* **Written problem**:
Could you print every line of the material below word for word, leaving out the pictures?

┌─ Records for the task

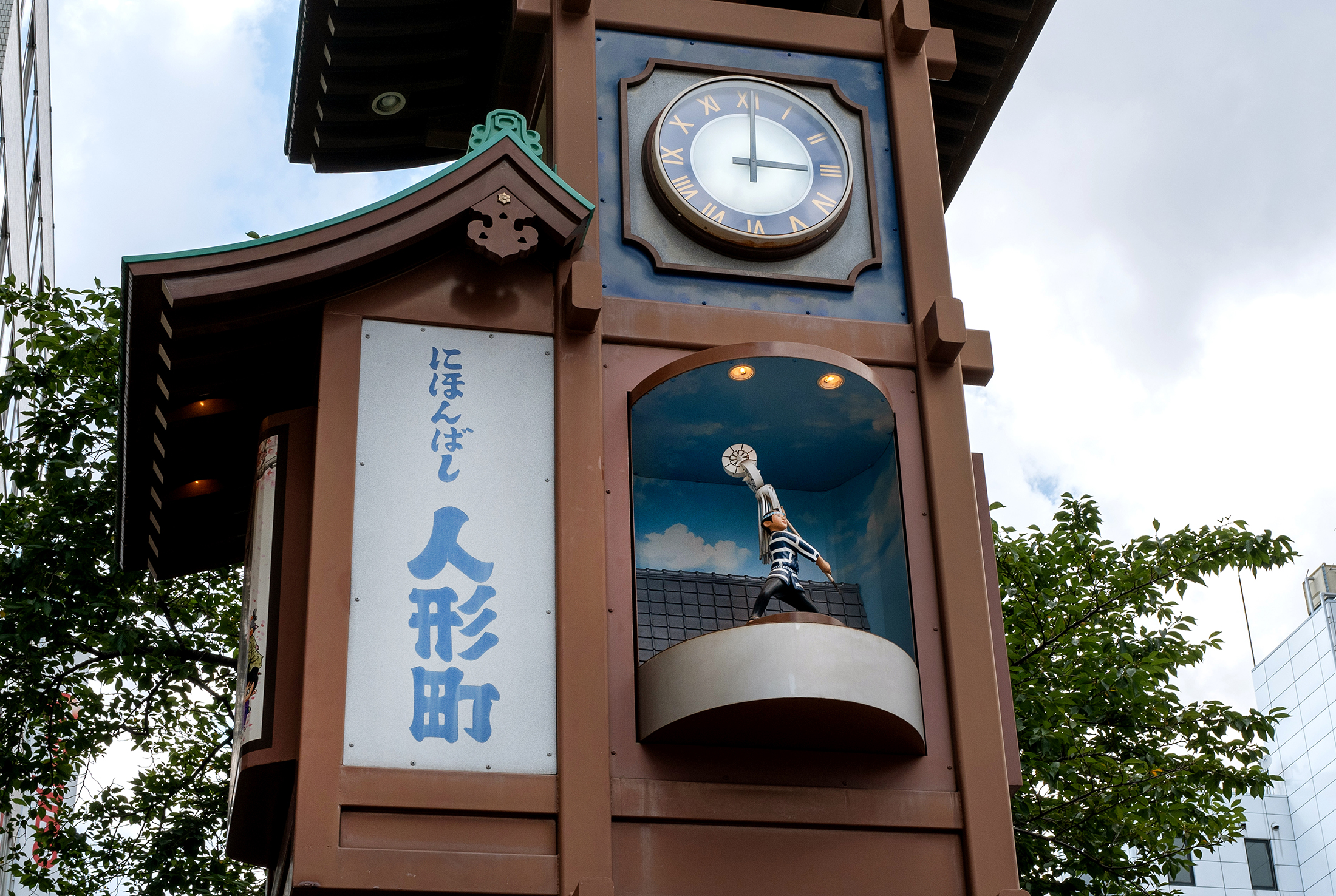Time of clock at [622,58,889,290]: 3:00
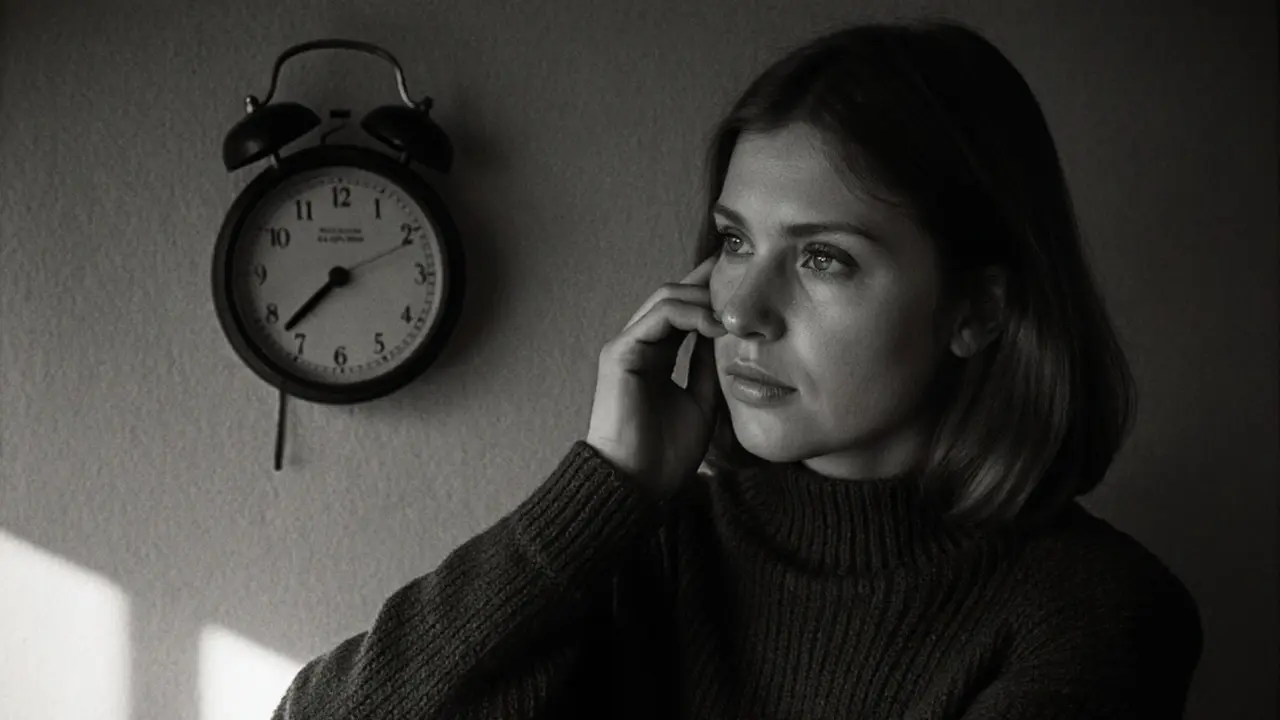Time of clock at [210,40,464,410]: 7:37
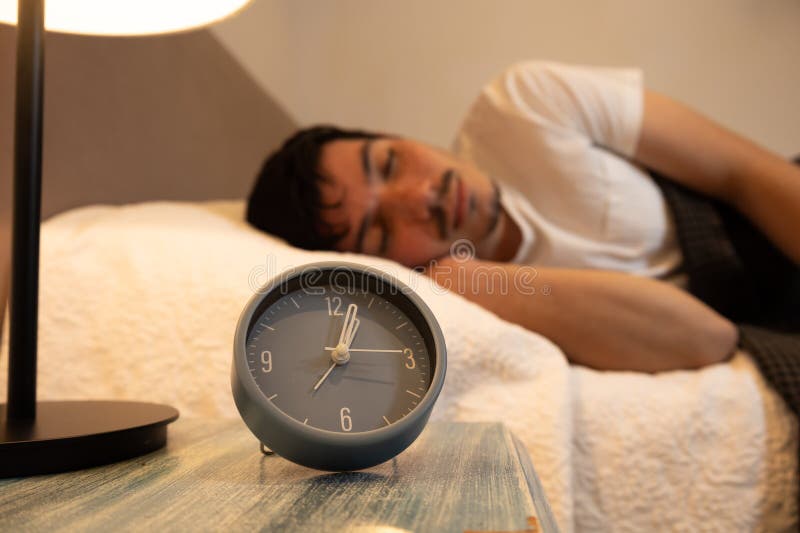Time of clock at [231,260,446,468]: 1:03
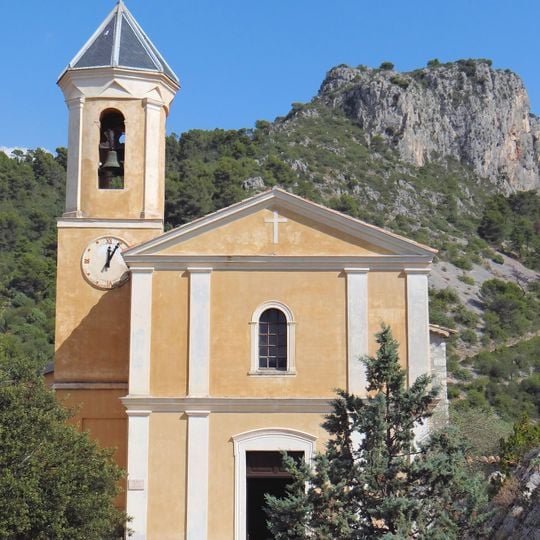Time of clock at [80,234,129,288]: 12:04
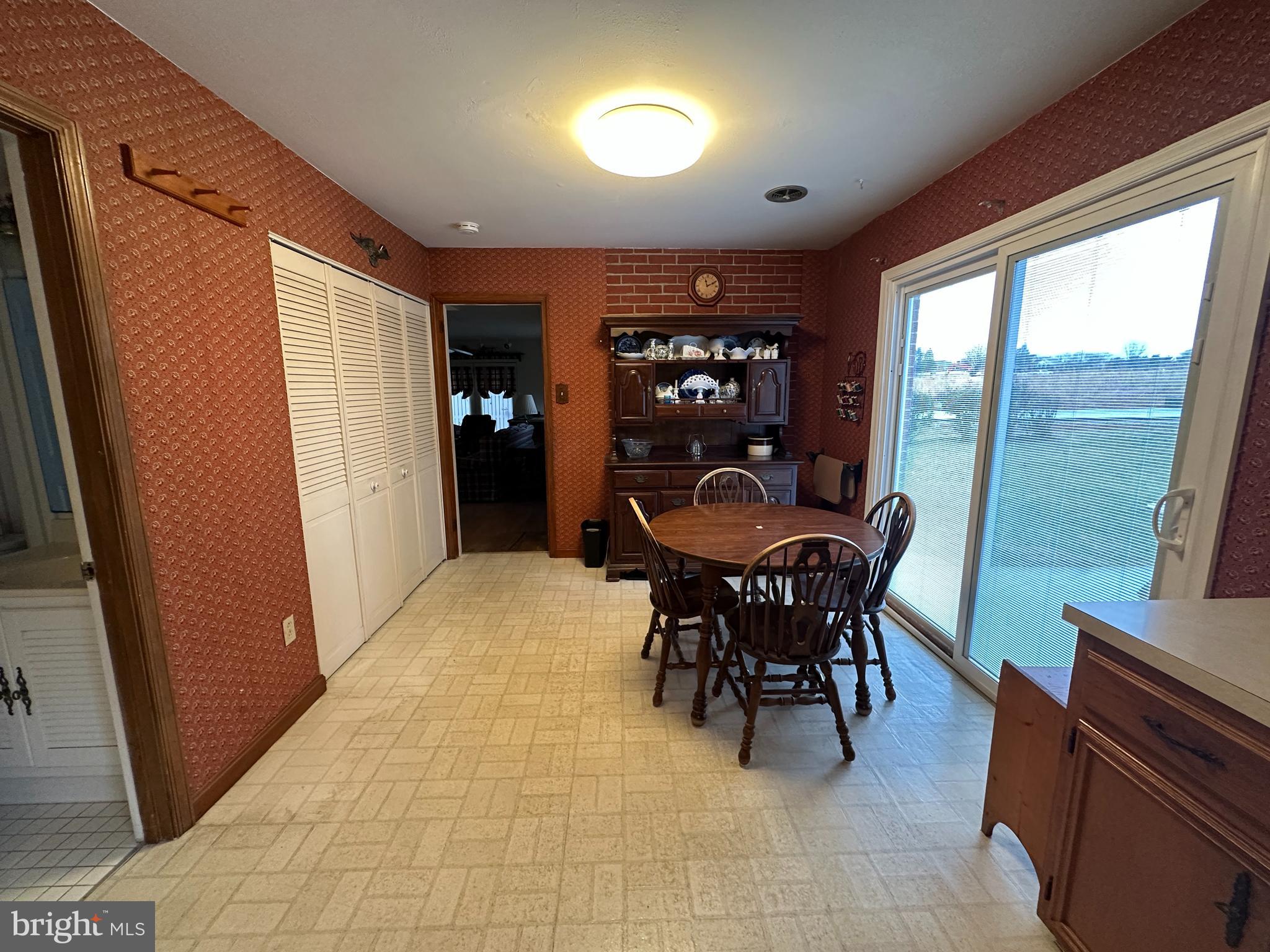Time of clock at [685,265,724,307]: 11:10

└─

* **Reply to the task**:
Time of clock at [622,58,889,290]: 3:00
Time of clock at [210,40,464,410]: 7:37
Time of clock at [231,260,446,468]: 1:03
Time of clock at [80,234,129,288]: 12:04
Time of clock at [685,265,724,307]: 11:10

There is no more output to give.